According to Iyoku, Maebashi’s terrain and climate are ideal for farming. “We are surrounded by mountains, whose rich, volcanic soil accumulates here on the plain, while protecting the area from high winds and typhoons. We focus on careful soil preparation to suit each vegetable, such as water retention, breathability, acidity, and diversity of soil organisms, without the need for chemical fertilizers.” He says that the wide difference between day and night temperatures in Maebashi enhances the flavor and sweetness of the vegetables. Iyoku is particularly proud that his farm’s vegetables are used in school lunches across Maebashi. To encourage a new generation to appreciate Gunma’s agricultural heritage, Yoshinouen holds activities for schoolchildren to harvest vegetables and learn where their food comes from.
High on the slopes of Mt. Akagi, Toriyama Farm blends tradition with innovation in wagyu beef production. The farm enjoys cool mornings and evenings even in summer, providing an ideal environment for its cattle. The mild climate, coupled with the individual attention each animal receives, contributes to the production of tender, savory wagyu beef. The farm has around 1,400 head of Japanese Black cattle, raised from birth. The staff ensure that each animal leads a relatively stress-free life, which promotes a friendly, relaxed disposition and optimal health.

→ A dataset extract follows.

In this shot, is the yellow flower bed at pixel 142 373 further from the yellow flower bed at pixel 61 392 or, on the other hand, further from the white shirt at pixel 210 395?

Makoto Toriyama, the third-generation president, says that he prioritizes flavor and balance over excessive marbling to create “wagyu beef with a mild umami taste, refined fats, and a delicate texture.” He notes that it is important to understand the beef from the perspective of his customers, from chefs to consumers. “I urge the beef producers I work with to try their beef at top restaurants. You need to understand how it is prepared and what chefs are looking for when they buy our beef,” he says.
Toriyama Farm is at the forefront of innovation in wagyu production, using advanced technology to measure monounsaturated fatty acids (MUFA) as an indicator of flavor. This approach ensures consistently high-quality beef with a perfect balance of umami taste and refined fat. Detailed records of over 6,000 cattle—including diet, health, and growth patterns—are analyzed to improve production methods. Toriyama Umami Wagyu is served at top-level restaurants in Japan and overseas.
It takes about 80 minutes to reach Shiroiya Hotel in Maebashi by train and bus from Tokyo. Joetsu and Hokuriku Shinkansen trains from Tokyo Station reach Takasaki Station in under 1 hour. Transfer at Takasaki Station to a local Ryomo Line train to Maebashi Station. From there, take a Maebashi-Shibukawa Line bus (around 5 minutes) to the hotel. Alternatively, you can walk (around 15 minutes), or take a taxi.